Work instructions =
The entries that follow need to be returned without any alteration.

* * *

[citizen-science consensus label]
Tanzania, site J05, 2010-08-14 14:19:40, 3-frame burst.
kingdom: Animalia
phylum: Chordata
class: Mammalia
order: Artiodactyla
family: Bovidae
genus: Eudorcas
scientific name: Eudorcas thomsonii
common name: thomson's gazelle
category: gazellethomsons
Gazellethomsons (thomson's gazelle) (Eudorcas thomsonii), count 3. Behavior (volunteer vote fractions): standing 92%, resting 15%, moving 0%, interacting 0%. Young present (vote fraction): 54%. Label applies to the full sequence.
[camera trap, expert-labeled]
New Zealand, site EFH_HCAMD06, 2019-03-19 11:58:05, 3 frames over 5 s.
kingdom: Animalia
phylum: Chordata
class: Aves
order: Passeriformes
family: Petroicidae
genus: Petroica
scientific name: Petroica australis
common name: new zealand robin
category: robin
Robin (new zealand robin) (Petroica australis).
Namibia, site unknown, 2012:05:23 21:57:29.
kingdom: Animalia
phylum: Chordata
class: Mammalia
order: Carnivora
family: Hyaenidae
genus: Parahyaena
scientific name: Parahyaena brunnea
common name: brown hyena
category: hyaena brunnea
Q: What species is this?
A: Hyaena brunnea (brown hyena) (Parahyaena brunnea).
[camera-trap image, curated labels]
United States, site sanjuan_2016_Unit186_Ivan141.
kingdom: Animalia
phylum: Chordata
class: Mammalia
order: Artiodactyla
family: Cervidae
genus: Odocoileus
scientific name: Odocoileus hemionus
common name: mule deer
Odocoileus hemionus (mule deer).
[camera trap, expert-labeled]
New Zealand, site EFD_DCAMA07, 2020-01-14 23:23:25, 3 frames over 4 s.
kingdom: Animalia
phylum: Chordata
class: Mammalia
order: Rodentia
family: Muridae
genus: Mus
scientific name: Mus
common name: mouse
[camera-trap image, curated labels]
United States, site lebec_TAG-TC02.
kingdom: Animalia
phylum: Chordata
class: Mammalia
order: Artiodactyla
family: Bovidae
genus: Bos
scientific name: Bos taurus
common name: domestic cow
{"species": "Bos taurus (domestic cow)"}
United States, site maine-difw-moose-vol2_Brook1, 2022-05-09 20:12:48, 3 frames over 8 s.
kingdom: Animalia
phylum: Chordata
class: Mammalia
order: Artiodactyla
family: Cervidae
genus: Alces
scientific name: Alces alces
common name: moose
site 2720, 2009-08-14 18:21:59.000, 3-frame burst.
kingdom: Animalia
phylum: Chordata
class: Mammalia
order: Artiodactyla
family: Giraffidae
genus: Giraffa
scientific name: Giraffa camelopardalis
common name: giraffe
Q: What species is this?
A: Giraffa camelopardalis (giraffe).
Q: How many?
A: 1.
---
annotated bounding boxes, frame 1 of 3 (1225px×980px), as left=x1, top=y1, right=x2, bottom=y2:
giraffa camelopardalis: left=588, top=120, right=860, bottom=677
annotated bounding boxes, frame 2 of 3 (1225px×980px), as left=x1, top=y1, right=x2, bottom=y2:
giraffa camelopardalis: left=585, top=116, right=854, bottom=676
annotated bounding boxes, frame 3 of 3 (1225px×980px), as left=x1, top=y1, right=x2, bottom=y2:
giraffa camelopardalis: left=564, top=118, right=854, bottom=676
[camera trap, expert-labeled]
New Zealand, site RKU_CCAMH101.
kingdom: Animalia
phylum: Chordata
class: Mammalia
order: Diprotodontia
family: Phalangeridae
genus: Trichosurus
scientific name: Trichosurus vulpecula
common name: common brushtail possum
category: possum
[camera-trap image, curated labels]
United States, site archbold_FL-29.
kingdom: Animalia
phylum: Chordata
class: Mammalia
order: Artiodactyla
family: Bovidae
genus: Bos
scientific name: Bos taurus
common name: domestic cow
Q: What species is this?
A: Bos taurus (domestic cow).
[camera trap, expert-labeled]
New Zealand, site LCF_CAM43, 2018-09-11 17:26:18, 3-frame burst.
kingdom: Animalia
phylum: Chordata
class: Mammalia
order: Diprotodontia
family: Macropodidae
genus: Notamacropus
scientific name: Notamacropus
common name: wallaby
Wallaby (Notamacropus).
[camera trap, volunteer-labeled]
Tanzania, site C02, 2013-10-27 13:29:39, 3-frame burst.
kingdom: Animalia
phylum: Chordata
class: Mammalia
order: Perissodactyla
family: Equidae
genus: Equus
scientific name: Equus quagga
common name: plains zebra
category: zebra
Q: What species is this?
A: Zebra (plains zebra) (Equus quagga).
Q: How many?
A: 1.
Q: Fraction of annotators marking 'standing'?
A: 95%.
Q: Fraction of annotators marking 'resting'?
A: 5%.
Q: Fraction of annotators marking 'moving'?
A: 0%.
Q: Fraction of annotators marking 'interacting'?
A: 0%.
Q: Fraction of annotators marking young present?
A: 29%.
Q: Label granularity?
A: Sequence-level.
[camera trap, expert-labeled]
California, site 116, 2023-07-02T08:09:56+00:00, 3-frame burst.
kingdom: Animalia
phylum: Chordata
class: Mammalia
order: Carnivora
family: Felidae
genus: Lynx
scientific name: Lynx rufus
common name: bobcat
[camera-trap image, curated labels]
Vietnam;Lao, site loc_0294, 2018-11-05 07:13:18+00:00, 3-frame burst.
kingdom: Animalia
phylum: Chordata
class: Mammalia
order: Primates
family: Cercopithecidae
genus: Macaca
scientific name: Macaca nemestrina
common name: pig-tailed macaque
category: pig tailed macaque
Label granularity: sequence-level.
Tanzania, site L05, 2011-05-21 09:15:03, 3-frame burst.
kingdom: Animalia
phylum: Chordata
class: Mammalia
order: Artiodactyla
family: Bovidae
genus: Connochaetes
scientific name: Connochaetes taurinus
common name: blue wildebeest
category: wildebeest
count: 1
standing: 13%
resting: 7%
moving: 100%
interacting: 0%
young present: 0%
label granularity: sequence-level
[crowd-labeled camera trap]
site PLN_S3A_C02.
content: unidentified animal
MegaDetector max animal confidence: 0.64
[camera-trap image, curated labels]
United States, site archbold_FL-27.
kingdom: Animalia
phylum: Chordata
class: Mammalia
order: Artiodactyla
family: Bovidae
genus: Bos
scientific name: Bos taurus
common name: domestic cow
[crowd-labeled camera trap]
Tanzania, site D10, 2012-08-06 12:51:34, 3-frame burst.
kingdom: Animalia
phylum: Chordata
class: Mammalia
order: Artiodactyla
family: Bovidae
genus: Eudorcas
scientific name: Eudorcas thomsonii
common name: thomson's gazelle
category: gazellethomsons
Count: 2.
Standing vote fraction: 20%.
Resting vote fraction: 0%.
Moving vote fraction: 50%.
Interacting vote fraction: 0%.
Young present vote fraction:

* * *

Task result =
[citizen-science consensus label]
Tanzania, site J05, 2010-08-14 14:19:40, 3-frame burst.
kingdom: Animalia
phylum: Chordata
class: Mammalia
order: Artiodactyla
family: Bovidae
genus: Eudorcas
scientific name: Eudorcas thomsonii
common name: thomson's gazelle
category: gazellethomsons
Gazellethomsons (thomson's gazelle) (Eudorcas thomsonii), count 3. Behavior (volunteer vote fractions): standing 92%, resting 15%, moving 0%, interacting 0%. Young present (vote fraction): 54%. Label applies to the full sequence.
[camera trap, expert-labeled]
New Zealand, site EFH_HCAMD06, 2019-03-19 11:58:05, 3 frames over 5 s.
kingdom: Animalia
phylum: Chordata
class: Aves
order: Passeriformes
family: Petroicidae
genus: Petroica
scientific name: Petroica australis
common name: new zealand robin
category: robin
Robin (new zealand robin) (Petroica australis).
Namibia, site unknown, 2012:05:23 21:57:29.
kingdom: Animalia
phylum: Chordata
class: Mammalia
order: Carnivora
family: Hyaenidae
genus: Parahyaena
scientific name: Parahyaena brunnea
common name: brown hyena
category: hyaena brunnea
Q: What species is this?
A: Hyaena brunnea (brown hyena) (Parahyaena brunnea).
[camera-trap image, curated labels]
United States, site sanjuan_2016_Unit186_Ivan141.
kingdom: Animalia
phylum: Chordata
class: Mammalia
order: Artiodactyla
family: Cervidae
genus: Odocoileus
scientific name: Odocoileus hemionus
common name: mule deer
Odocoileus hemionus (mule deer).
[camera trap, expert-labeled]
New Zealand, site EFD_DCAMA07, 2020-01-14 23:23:25, 3 frames over 4 s.
kingdom: Animalia
phylum: Chordata
class: Mammalia
order: Rodentia
family: Muridae
genus: Mus
scientific name: Mus
common name: mouse
[camera-trap image, curated labels]
United States, site lebec_TAG-TC02.
kingdom: Animalia
phylum: Chordata
class: Mammalia
order: Artiodactyla
family: Bovidae
genus: Bos
scientific name: Bos taurus
common name: domestic cow
{"species": "Bos taurus (domestic cow)"}
United States, site maine-difw-moose-vol2_Brook1, 2022-05-09 20:12:48, 3 frames over 8 s.
kingdom: Animalia
phylum: Chordata
class: Mammalia
order: Artiodactyla
family: Cervidae
genus: Alces
scientific name: Alces alces
common name: moose
site 2720, 2009-08-14 18:21:59.000, 3-frame burst.
kingdom: Animalia
phylum: Chordata
class: Mammalia
order: Artiodactyla
family: Giraffidae
genus: Giraffa
scientific name: Giraffa camelopardalis
common name: giraffe
Q: What species is this?
A: Giraffa camelopardalis (giraffe).
Q: How many?
A: 1.
---
annotated bounding boxes, frame 1 of 3 (1225px×980px), as left=x1, top=y1, right=x2, bottom=y2:
giraffa camelopardalis: left=588, top=120, right=860, bottom=677
annotated bounding boxes, frame 2 of 3 (1225px×980px), as left=x1, top=y1, right=x2, bottom=y2:
giraffa camelopardalis: left=585, top=116, right=854, bottom=676
annotated bounding boxes, frame 3 of 3 (1225px×980px), as left=x1, top=y1, right=x2, bottom=y2:
giraffa camelopardalis: left=564, top=118, right=854, bottom=676
[camera trap, expert-labeled]
New Zealand, site RKU_CCAMH101.
kingdom: Animalia
phylum: Chordata
class: Mammalia
order: Diprotodontia
family: Phalangeridae
genus: Trichosurus
scientific name: Trichosurus vulpecula
common name: common brushtail possum
category: possum
[camera-trap image, curated labels]
United States, site archbold_FL-29.
kingdom: Animalia
phylum: Chordata
class: Mammalia
order: Artiodactyla
family: Bovidae
genus: Bos
scientific name: Bos taurus
common name: domestic cow
Q: What species is this?
A: Bos taurus (domestic cow).
[camera trap, expert-labeled]
New Zealand, site LCF_CAM43, 2018-09-11 17:26:18, 3-frame burst.
kingdom: Animalia
phylum: Chordata
class: Mammalia
order: Diprotodontia
family: Macropodidae
genus: Notamacropus
scientific name: Notamacropus
common name: wallaby
Wallaby (Notamacropus).
[camera trap, volunteer-labeled]
Tanzania, site C02, 2013-10-27 13:29:39, 3-frame burst.
kingdom: Animalia
phylum: Chordata
class: Mammalia
order: Perissodactyla
family: Equidae
genus: Equus
scientific name: Equus quagga
common name: plains zebra
category: zebra
Q: What species is this?
A: Zebra (plains zebra) (Equus quagga).
Q: How many?
A: 1.
Q: Fraction of annotators marking 'standing'?
A: 95%.
Q: Fraction of annotators marking 'resting'?
A: 5%.
Q: Fraction of annotators marking 'moving'?
A: 0%.
Q: Fraction of annotators marking 'interacting'?
A: 0%.
Q: Fraction of annotators marking young present?
A: 29%.
Q: Label granularity?
A: Sequence-level.
[camera trap, expert-labeled]
California, site 116, 2023-07-02T08:09:56+00:00, 3-frame burst.
kingdom: Animalia
phylum: Chordata
class: Mammalia
order: Carnivora
family: Felidae
genus: Lynx
scientific name: Lynx rufus
common name: bobcat
[camera-trap image, curated labels]
Vietnam;Lao, site loc_0294, 2018-11-05 07:13:18+00:00, 3-frame burst.
kingdom: Animalia
phylum: Chordata
class: Mammalia
order: Primates
family: Cercopithecidae
genus: Macaca
scientific name: Macaca nemestrina
common name: pig-tailed macaque
category: pig tailed macaque
Label granularity: sequence-level.
Tanzania, site L05, 2011-05-21 09:15:03, 3-frame burst.
kingdom: Animalia
phylum: Chordata
class: Mammalia
order: Artiodactyla
family: Bovidae
genus: Connochaetes
scientific name: Connochaetes taurinus
common name: blue wildebeest
category: wildebeest
count: 1
standing: 13%
resting: 7%
moving: 100%
interacting: 0%
young present: 0%
label granularity: sequence-level
[crowd-labeled camera trap]
site PLN_S3A_C02.
content: unidentified animal
MegaDetector max animal confidence: 0.64
[camera-trap image, curated labels]
United States, site archbold_FL-27.
kingdom: Animalia
phylum: Chordata
class: Mammalia
order: Artiodactyla
family: Bovidae
genus: Bos
scientific name: Bos taurus
common name: domestic cow
[crowd-labeled camera trap]
Tanzania, site D10, 2012-08-06 12:51:34, 3-frame burst.
kingdom: Animalia
phylum: Chordata
class: Mammalia
order: Artiodactyla
family: Bovidae
genus: Eudorcas
scientific name: Eudorcas thomsonii
common name: thomson's gazelle
category: gazellethomsons
Count: 2.
Standing vote fraction: 20%.
Resting vote fraction: 0%.
Moving vote fraction: 50%.
Interacting vote fraction: 0%.
Young present vote fraction:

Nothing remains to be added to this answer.